• _Work instructions_:
From the line with "ibc bank logo.png" to the line with "Vintage sledge", retype each line exactly as it stands in the records below, but skip the pictures.

• _Source information_:
● ● ● ● ● ● ●
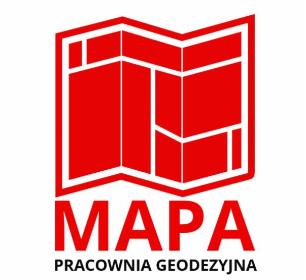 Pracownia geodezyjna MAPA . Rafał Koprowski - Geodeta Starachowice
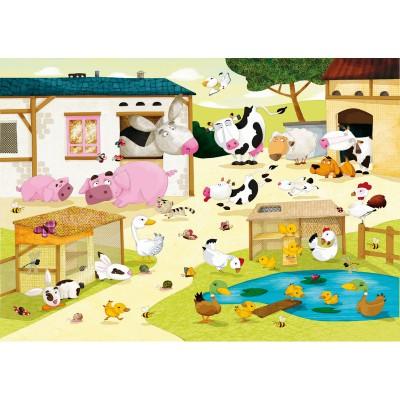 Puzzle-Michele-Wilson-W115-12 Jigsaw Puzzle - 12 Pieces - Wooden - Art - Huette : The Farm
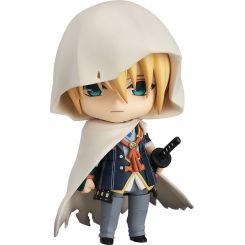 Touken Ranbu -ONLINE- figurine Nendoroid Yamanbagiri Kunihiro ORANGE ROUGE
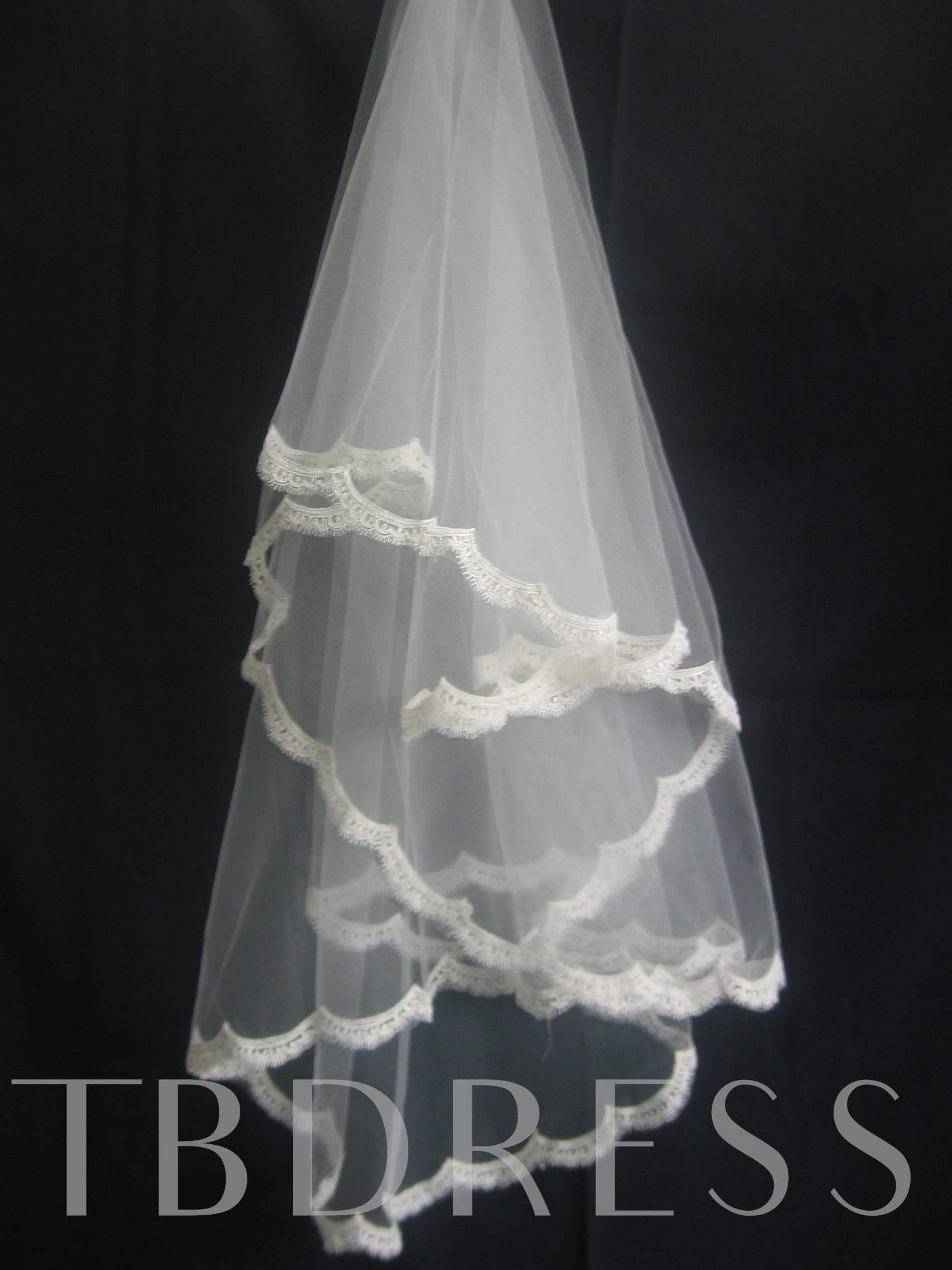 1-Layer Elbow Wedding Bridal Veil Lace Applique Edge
● ● ● ● ● ● ●
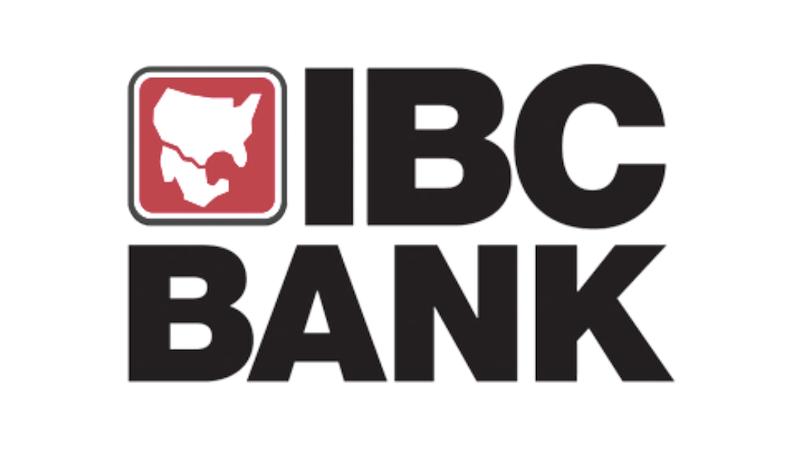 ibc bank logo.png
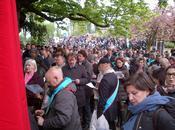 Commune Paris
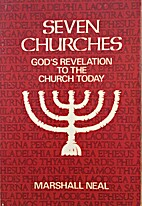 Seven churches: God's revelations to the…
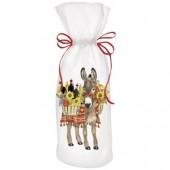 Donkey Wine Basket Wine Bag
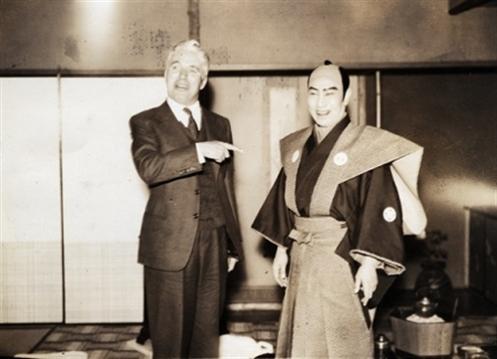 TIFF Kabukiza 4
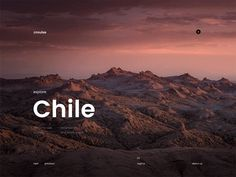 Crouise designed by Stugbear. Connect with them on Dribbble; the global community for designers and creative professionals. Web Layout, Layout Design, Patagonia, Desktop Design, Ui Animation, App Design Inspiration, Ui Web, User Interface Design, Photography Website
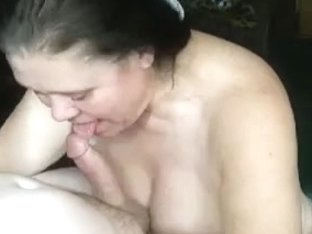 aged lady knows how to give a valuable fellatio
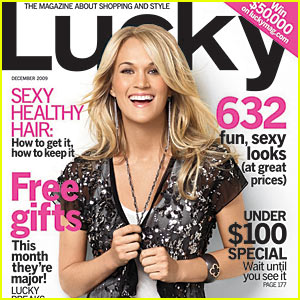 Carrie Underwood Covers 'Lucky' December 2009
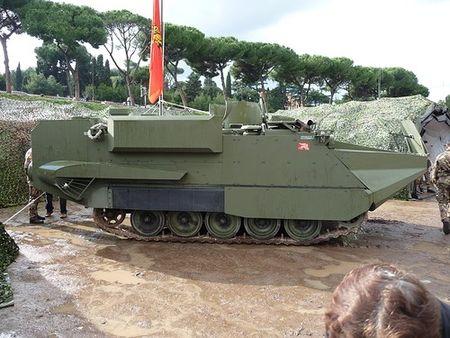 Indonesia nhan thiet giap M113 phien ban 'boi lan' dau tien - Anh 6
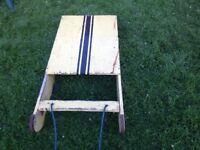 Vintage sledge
● ● ● ● ● ● ●
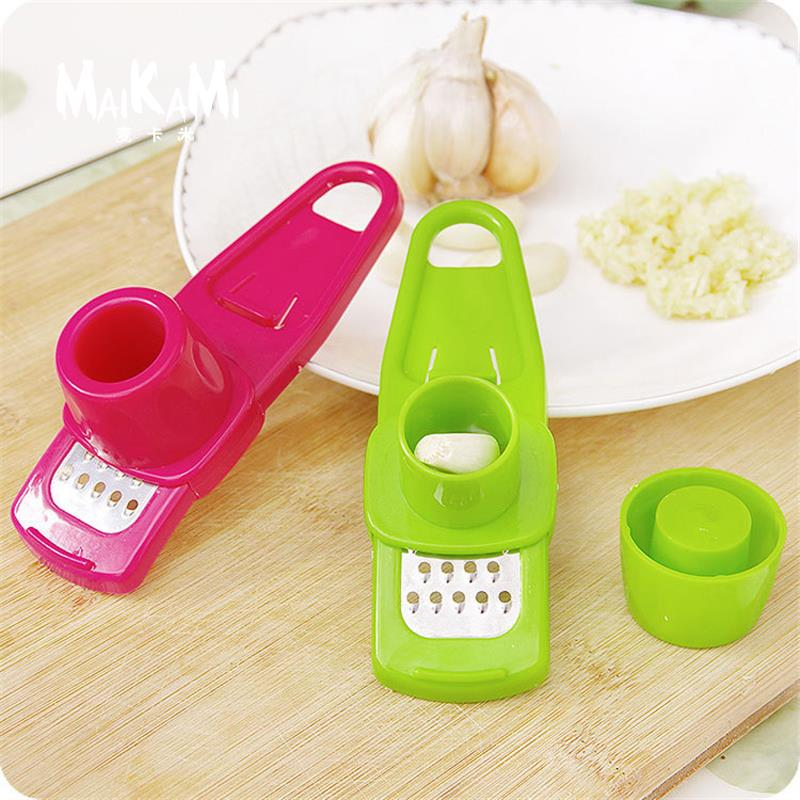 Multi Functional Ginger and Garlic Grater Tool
● ● ● ● ● ● ●
• _Finished exercise_:
 ibc bank logo.png
 Commune Paris
 Seven churches: God's revelations to the…
 Donkey Wine Basket Wine Bag
 TIFF Kabukiza 4
 Crouise designed by Stugbear. Connect with them on Dribbble; the global community for designers and creative professionals. Web Layout, Layout Design, Patagonia, Desktop Design, Ui Animation, App Design Inspiration, Ui Web, User Interface Design, Photography Website
 aged lady knows how to give a valuable fellatio
 Carrie Underwood Covers 'Lucky' December 2009
 Indonesia nhan thiet giap M113 phien ban 'boi lan' dau tien - Anh 6
 Vintage sledge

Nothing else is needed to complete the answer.